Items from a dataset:

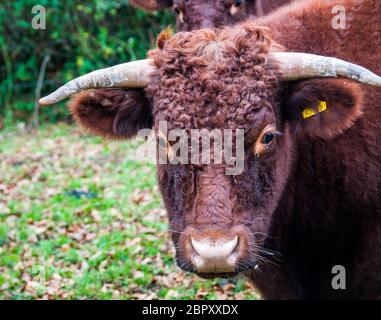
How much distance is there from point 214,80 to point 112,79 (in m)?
0.74

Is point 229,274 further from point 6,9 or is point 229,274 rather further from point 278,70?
point 6,9

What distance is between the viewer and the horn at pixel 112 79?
177 inches

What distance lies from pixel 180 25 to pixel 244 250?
18.0 ft

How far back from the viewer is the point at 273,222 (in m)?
4.85

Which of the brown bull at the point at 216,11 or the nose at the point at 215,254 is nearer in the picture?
the nose at the point at 215,254

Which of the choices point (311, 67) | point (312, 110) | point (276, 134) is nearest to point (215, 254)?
point (276, 134)

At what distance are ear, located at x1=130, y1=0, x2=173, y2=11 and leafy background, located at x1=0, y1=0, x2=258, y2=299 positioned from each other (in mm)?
2155

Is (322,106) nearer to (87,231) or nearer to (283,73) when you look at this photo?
(283,73)

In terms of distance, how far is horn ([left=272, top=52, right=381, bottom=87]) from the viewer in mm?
4234

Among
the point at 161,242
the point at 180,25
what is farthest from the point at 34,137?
the point at 161,242

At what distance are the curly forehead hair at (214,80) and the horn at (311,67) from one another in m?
0.09

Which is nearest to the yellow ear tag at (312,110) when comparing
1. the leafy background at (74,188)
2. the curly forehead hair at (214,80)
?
the curly forehead hair at (214,80)

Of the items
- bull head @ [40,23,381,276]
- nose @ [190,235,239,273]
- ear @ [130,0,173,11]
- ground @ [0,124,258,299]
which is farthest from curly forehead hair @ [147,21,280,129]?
ear @ [130,0,173,11]

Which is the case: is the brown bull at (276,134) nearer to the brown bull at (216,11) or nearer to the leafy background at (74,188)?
the leafy background at (74,188)
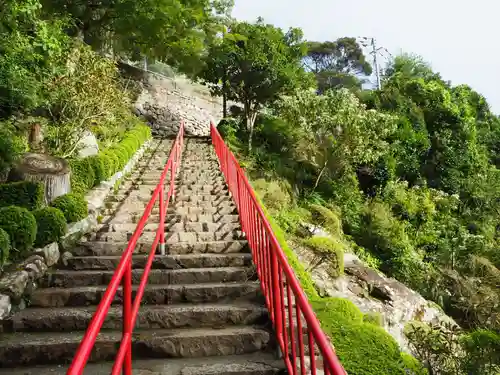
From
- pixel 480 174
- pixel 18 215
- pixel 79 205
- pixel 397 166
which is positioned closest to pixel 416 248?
pixel 397 166

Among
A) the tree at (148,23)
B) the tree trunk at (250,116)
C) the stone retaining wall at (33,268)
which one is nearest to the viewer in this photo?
the stone retaining wall at (33,268)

* _The problem_
Return everything from the line containing "Which is the" down to the end of the material, both ends included, copied line for line. Leave the pictures out of your answer.

* _Task answer_
Which is the case: is the brown bull at (276,134) nearer to the brown bull at (216,11) or nearer to the leafy background at (74,188)?
the leafy background at (74,188)
From
- pixel 480 174
- pixel 18 215
- pixel 79 205
- pixel 397 166
which is positioned closest to pixel 416 248?
pixel 397 166

Among
A) the tree at (148,23)
B) the tree trunk at (250,116)
C) the stone retaining wall at (33,268)
which one is nearest to the viewer in this photo?
the stone retaining wall at (33,268)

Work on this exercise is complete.